PfastreXML: Propensity scored Reranked FastXML

Himanshu Jain • Yashoteja Prabhu • Manik Varma

The objective in extreme multi-label learning is to learn a classifier that can automatically tag a datapoint with the most relevant subset of labels from an extremely large label space. PfastreXML is an efficient tree ensemble based extreme classifier that can scale to millions of labels. PfastreXML can be trained on most datasets using a desktop/small cluster and can make predictions in milliseconds per test point. PfastreXML improves upon FastXML by optimizing propensity scored nDCG at each tree node and by re-ranking the predicted labels.

Download PfastreXML

This code is made available as is for non-commercial research purposes. Please make sure that you have read the license agreement in LICENSE.doc/pdf. Please do not install or use PfastreXML unless you agree to the terms of the license.
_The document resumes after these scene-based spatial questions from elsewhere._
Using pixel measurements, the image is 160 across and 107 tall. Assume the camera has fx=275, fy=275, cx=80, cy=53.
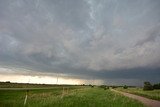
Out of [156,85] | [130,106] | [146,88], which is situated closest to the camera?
[130,106]

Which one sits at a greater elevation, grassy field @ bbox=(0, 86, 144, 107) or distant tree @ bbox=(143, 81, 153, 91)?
distant tree @ bbox=(143, 81, 153, 91)

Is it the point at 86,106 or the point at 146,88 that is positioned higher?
the point at 146,88

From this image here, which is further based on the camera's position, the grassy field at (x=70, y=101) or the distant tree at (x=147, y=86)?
the distant tree at (x=147, y=86)

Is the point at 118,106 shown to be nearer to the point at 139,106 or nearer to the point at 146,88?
the point at 139,106

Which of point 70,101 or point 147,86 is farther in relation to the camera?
point 147,86

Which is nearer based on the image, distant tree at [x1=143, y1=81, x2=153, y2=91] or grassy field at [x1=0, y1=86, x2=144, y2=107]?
grassy field at [x1=0, y1=86, x2=144, y2=107]

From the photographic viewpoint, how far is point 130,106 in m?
29.7

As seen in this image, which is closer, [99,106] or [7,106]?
[7,106]

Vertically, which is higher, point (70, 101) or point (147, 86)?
point (147, 86)

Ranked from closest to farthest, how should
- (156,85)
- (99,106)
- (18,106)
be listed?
(18,106) < (99,106) < (156,85)

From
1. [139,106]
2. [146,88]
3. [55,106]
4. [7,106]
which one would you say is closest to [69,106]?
[55,106]

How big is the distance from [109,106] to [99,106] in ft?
3.88

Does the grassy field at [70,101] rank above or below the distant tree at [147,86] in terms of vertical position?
below

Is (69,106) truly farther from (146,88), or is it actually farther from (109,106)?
(146,88)
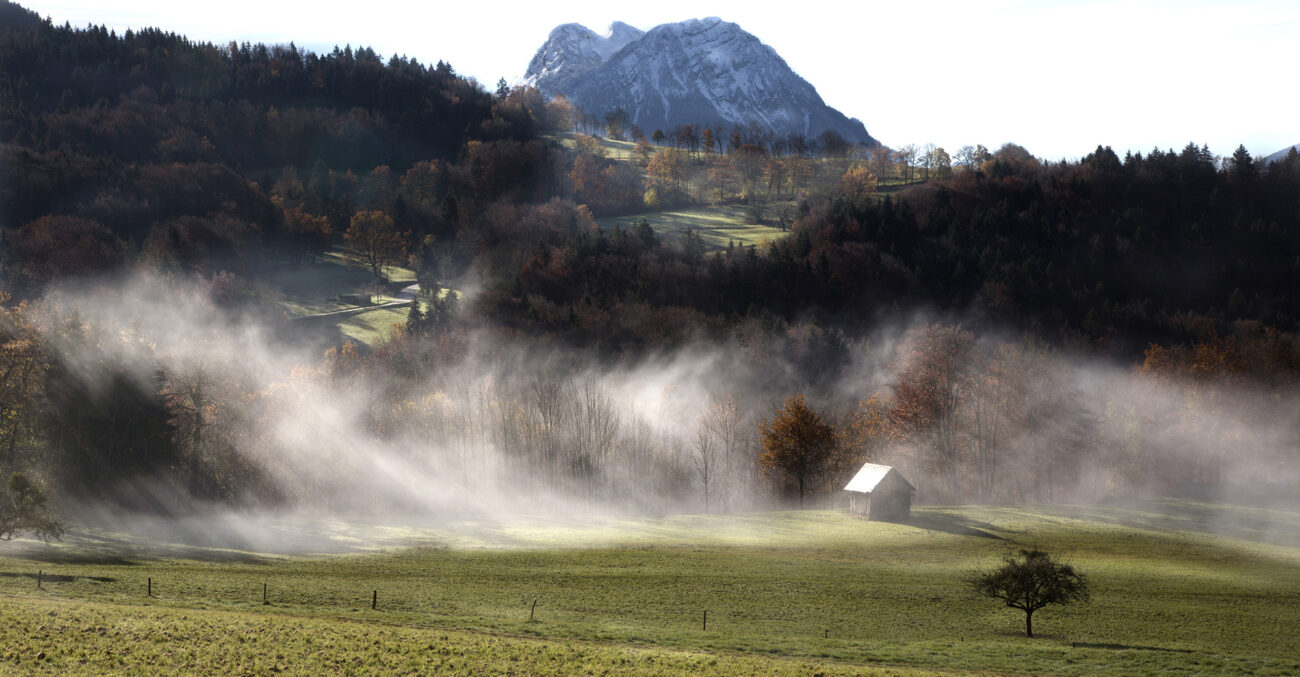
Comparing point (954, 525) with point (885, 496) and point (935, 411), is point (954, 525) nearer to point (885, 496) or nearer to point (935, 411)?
point (885, 496)

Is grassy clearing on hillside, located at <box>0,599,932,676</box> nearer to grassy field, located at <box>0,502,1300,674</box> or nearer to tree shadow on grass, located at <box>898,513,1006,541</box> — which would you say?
grassy field, located at <box>0,502,1300,674</box>

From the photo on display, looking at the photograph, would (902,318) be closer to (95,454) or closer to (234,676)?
(95,454)

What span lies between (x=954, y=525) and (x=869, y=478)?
317 inches

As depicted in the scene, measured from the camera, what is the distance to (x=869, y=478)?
75.9 metres

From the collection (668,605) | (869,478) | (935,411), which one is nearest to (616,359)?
(935,411)

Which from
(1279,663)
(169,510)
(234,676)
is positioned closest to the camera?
(234,676)

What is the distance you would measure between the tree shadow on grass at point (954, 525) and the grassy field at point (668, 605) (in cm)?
47

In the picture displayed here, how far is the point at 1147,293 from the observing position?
602 ft

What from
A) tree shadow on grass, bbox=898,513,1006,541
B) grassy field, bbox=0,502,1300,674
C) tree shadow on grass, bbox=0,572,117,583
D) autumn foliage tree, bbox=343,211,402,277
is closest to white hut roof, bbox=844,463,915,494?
tree shadow on grass, bbox=898,513,1006,541

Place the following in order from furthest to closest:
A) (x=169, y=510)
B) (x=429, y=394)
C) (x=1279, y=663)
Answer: (x=429, y=394)
(x=169, y=510)
(x=1279, y=663)

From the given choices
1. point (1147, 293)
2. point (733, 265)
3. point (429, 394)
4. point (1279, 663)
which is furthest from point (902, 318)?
point (1279, 663)

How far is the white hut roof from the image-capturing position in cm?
7438

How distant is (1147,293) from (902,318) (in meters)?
56.7

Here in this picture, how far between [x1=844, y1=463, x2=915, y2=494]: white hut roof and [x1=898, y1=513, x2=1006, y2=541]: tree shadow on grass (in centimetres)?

Download PfastreXML source code in C++ and Matlab as well as precompiled Windows/Linux binaries

The code for PfastreXML is written in C++ and should compile on 64 bit Windows/Linux machines using a C++11 enabled compiler. Matlab wrappers have also been provided with the code. Installation and usage instructions are provided below and in Readme.txt. The default parameters provided in the Usage Section work reasonably on the benchmark datasets in the Extreme Classification Repository.

Please contact Yashoteja Prabhu and Manik Varma if you have any questions or feedback.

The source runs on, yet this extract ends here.